On the treatment end, the United States has had success setting up limb preservation clinics. Ontario has set up several such teams under a new Lower-Limb Preservation Strategy. In Alberta, Calgary’s Zivot Limb Preservation Centre has helped reduce major amputations in the region by 45 per cent.
In 2013, Saskatchewan set up a similar one-stop shop at St. Paul’s Hospital in Saskatoon. Over the next 10 years, annual patient visits doubled to about 5,000, while major amputations dropped by half. Minor amputations of toes or parts of the foot, meanwhile, jumped by 60 per cent, an apparent good sign.
“We found that aggressive local debridement, aggressive local footcare, lots of minor mutations – like losing a toe or couple of toes – can save a foot,” said Nicholas Peti, a vascular surgeon who chaired the program.

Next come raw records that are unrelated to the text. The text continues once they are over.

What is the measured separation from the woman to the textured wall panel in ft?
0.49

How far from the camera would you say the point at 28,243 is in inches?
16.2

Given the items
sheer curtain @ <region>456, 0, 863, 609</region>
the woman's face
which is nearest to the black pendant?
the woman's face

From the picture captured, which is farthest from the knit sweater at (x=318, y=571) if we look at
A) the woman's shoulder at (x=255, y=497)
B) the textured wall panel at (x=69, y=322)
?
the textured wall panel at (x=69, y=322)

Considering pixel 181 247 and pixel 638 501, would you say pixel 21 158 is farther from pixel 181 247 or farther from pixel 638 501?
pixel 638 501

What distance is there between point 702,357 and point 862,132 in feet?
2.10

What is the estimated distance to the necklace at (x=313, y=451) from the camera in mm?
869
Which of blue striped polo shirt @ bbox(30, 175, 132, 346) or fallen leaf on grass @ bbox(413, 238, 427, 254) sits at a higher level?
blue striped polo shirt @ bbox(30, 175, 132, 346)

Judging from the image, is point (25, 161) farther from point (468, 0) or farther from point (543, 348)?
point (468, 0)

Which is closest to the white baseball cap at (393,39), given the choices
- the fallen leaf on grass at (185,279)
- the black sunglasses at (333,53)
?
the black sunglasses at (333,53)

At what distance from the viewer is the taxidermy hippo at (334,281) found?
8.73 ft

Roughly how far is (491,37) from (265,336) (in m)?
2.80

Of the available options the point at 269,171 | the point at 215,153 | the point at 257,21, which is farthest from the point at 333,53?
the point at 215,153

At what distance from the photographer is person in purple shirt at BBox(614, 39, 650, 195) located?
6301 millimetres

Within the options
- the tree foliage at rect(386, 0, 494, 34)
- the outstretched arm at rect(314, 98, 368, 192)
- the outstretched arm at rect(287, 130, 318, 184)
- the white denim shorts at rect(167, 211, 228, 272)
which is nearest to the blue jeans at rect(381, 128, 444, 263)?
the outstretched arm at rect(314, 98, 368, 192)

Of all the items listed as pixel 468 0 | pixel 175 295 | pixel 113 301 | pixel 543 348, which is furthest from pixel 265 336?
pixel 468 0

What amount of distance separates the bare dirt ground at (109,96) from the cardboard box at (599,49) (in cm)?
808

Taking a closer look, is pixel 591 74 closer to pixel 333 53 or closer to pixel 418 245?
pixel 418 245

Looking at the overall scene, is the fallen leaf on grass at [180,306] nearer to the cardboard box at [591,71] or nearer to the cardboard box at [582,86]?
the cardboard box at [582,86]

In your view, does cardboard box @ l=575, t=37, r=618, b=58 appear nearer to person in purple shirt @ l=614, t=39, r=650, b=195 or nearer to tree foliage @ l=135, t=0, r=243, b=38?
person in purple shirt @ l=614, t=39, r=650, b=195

By 2022, the program became a victim of its own success. Colleagues and administrators criticized the resources being devoted to limb preservation, Dr. Peti wrote in a paper last year. The initiative was subsequently suspended.
There’s one overlooked aspect of these various solutions: race. Kevin Fontaine, a patient advocate with the Assembly of Manitoba Chiefs, says the organization routinely helps people who want alternatives to amputation but can’t navigate an English-speaking, colonial bureaucracy.
A few years ago, Mr. Gott sought out Mr. Fontaine after his second amputation. Rehab staff said he’d never walk without a cane or walker. Within a few months, he required neither and began strolling upward of eight kilometres a day, but he couldn’t get decent prosthetic supplies, such as socks and lubricants.
After all he’d been through, he wondered why the medical system still seemed to be working against him. “Discrimination,” Mr. Fontaine says bluntly.
Over a diner lunch of liver and onions with a Diet Coke recently, Mr. Gott talked about the future. He’s working on a claim for the recent Indian Boarding Homes Program class-action settlement. Depending on the payout, he’d like to visit a big prosthetic clinic in Toronto to find some newer legs that might prolong his mobility. “I don’t need to be pampered,” he says, launching himself up from the table. “Just give me the proper tools and I can do everything myself.”